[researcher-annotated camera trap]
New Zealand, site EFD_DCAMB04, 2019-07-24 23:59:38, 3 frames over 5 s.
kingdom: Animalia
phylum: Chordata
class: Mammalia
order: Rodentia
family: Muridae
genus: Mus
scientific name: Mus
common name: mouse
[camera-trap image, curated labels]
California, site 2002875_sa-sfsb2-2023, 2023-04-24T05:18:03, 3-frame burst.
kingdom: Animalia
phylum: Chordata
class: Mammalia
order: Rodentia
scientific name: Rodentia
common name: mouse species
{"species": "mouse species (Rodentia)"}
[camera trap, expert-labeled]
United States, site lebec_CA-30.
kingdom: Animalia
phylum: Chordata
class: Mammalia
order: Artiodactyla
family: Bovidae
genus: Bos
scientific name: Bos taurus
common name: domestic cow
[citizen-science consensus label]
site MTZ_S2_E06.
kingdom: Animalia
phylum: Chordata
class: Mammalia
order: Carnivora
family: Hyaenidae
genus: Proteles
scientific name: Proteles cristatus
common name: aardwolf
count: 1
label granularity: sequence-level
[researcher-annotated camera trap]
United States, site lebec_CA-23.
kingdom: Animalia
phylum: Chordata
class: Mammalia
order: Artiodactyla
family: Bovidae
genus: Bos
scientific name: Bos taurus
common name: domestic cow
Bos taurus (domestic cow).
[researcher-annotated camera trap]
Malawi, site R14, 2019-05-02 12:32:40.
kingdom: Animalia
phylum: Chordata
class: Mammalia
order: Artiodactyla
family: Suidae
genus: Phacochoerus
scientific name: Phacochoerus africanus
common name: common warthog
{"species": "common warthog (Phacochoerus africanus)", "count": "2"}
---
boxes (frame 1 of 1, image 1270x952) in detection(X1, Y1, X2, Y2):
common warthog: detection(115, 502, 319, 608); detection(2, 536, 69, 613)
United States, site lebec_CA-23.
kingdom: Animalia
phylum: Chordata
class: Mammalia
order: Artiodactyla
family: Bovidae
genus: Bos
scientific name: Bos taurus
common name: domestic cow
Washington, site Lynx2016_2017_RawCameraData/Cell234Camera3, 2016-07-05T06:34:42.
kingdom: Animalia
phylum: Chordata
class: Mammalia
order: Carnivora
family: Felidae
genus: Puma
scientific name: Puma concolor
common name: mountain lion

# [Task brief]
The required output is all of the material, word for word.

# [Solution]
[researcher-annotated camera trap]
New Zealand, site EFD_DCAMB04, 2019-07-24 23:59:38, 3 frames over 5 s.
kingdom: Animalia
phylum: Chordata
class: Mammalia
order: Rodentia
family: Muridae
genus: Mus
scientific name: Mus
common name: mouse
[camera-trap image, curated labels]
California, site 2002875_sa-sfsb2-2023, 2023-04-24T05:18:03, 3-frame burst.
kingdom: Animalia
phylum: Chordata
class: Mammalia
order: Rodentia
scientific name: Rodentia
common name: mouse species
{"species": "mouse species (Rodentia)"}
[camera trap, expert-labeled]
United States, site lebec_CA-30.
kingdom: Animalia
phylum: Chordata
class: Mammalia
order: Artiodactyla
family: Bovidae
genus: Bos
scientific name: Bos taurus
common name: domestic cow
[citizen-science consensus label]
site MTZ_S2_E06.
kingdom: Animalia
phylum: Chordata
class: Mammalia
order: Carnivora
family: Hyaenidae
genus: Proteles
scientific name: Proteles cristatus
common name: aardwolf
count: 1
label granularity: sequence-level
[researcher-annotated camera trap]
United States, site lebec_CA-23.
kingdom: Animalia
phylum: Chordata
class: Mammalia
order: Artiodactyla
family: Bovidae
genus: Bos
scientific name: Bos taurus
common name: domestic cow
Bos taurus (domestic cow).
[researcher-annotated camera trap]
Malawi, site R14, 2019-05-02 12:32:40.
kingdom: Animalia
phylum: Chordata
class: Mammalia
order: Artiodactyla
family: Suidae
genus: Phacochoerus
scientific name: Phacochoerus africanus
common name: common warthog
{"species": "common warthog (Phacochoerus africanus)", "count": "2"}
---
boxes (frame 1 of 1, image 1270x952) in detection(X1, Y1, X2, Y2):
common warthog: detection(115, 502, 319, 608); detection(2, 536, 69, 613)
United States, site lebec_CA-23.
kingdom: Animalia
phylum: Chordata
class: Mammalia
order: Artiodactyla
family: Bovidae
genus: Bos
scientific name: Bos taurus
common name: domestic cow
Washington, site Lynx2016_2017_RawCameraData/Cell234Camera3, 2016-07-05T06:34:42.
kingdom: Animalia
phylum: Chordata
class: Mammalia
order: Carnivora
family: Felidae
genus: Puma
scientific name: Puma concolor
common name: mountain lion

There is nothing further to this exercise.